He explains that electronics are ubiquitous but unevenly distributed in all kinds of objects including things like vehicles, cars and trucks.
“E-waste can become this very slippery concept that seems to be very straightforward, but it’s very telling that certain types of devices come to be associated with that term. When a whole series of other devices, like refrigerators, ovens, appliances, becomes an issue for policy makers and law makers, they’re confronted with this difficulty of how to legally define what they’re trying to regulate,” he says.
He uses the United States as an example due to its state jurisdiction. In two adjacent states, there might be two different lists of devices that count e-waste.
“And if you’re standing in one state, a VCR for example, is considered electronic waste but the next state over, it’s not. It’s like this horrendous notion of blood quantum in critical race studies,” he says.
Media in general, he notes, emphasizes what happens to post-consumer electronics and implies that getting rid of consumer electronics erases all of the e-waste generated by industries. He disagrees.
“That amount of waste [used to produce consumer electronics] vastly exceeds the amount of waste that we put into the waste stream as individual consumers.

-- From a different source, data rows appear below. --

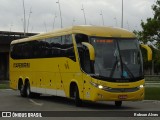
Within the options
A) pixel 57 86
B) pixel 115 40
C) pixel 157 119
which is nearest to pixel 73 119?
pixel 157 119

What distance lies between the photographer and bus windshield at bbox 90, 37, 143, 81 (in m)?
20.6

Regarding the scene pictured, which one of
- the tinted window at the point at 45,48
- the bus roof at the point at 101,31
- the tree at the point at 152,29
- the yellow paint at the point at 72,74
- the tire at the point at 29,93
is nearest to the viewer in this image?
the yellow paint at the point at 72,74

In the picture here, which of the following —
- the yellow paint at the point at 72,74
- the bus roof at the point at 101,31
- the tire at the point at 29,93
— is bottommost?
the tire at the point at 29,93

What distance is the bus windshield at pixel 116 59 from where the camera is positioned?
20.6 meters

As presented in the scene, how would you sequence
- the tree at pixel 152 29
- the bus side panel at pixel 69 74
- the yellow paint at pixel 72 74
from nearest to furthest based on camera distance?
the yellow paint at pixel 72 74
the bus side panel at pixel 69 74
the tree at pixel 152 29

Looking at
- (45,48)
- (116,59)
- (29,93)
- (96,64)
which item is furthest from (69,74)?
(29,93)

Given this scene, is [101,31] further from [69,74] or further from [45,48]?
[45,48]

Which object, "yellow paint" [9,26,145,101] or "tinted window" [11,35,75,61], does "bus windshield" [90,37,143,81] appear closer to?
"yellow paint" [9,26,145,101]

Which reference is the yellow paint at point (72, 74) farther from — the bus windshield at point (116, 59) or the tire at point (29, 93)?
the tire at point (29, 93)

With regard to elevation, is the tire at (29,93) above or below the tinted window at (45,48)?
below

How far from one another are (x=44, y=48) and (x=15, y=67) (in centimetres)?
635

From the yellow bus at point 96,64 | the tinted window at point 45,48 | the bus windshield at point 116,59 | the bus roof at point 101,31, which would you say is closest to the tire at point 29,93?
the tinted window at point 45,48

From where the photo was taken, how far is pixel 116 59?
20.9m

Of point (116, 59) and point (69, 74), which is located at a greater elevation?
point (116, 59)
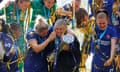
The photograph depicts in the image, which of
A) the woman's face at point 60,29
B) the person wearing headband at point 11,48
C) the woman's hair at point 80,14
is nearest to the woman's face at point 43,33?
the woman's face at point 60,29

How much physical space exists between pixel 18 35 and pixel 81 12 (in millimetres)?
677

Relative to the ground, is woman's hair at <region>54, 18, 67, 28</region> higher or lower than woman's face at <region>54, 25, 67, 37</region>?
higher

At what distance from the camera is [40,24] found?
4.81 m

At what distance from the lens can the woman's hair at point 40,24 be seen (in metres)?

Mining and manufacturing for electronics, the waste from those activities, is way more of a problem,” he says.
The more Lepawsky studies about e-waste, the more interested he gets in it.
“The more and more I get into it and the deeper and deeper I go, it does start to extend in so many ways for other kinds of contemporary social economic environmental problems – so many other problems that are not e-waste but have so many similarities that you can start talking about them as well,” he says.